Mono is not a Microsoft product. Microsoft would like to take control over it, have been trying to for a decade and a half now, but it's open-source. No one owns it.
Try to stay with me here....
Microsoft "de-supported" Visual Basic 6, and stopped (for a while) even distributing the parts which would allow software written in VB6 to run on their newer OS releases. Microsoft's plan was to "encourage adoption" of the new VB.Net language and its twin, C#.
The EU raised hell, because in one fell swoop Microsoft had rendered worthless many tens billions of dollars of investment in software written in VB6. By "raised hell" I mean that they refused to use the new Microsoft products unless Microsoft registered their designs as open standards.
Microsoft did exactly that, registering the design of the CLR and the libraries with the ECMA.
Novell reacted by hiring a team of programmers to make an open-source version of the CLR, libraries and compiler, known as the Mono project. (The principal programmer explained the name Mono: "'Mono' is Spanish for 'monkey'. I like monkeys.")
Microsoft began desperately trying to put that genie back into the bottle, at one point even trying to buy Novell. In the mean time, Mono was ported to... well, to just about everything. It runs on about as many platforms as does Python.

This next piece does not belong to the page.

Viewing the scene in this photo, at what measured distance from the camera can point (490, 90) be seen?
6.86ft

Xamarin released a set of programming tools for writing C# code, to run on Android, using the Mono CLR. Microsoft then bought Xamarin and declared victory: "We now own Mono." And now, "We can converge our forks of .Net and Mono into a single product line."
Er, no. Someone went off their meds. Mono is still Mono, doesn't belong to Microsoft, isn't under Microsoft's control except in their demented dreams.
And that's a damn' good thing, as I've used Mono to run C# programs on Linux for something like ten years. I want it to keep working properly.
How do I know all this? I was using both systems, including the Android version, while all this was unfolding.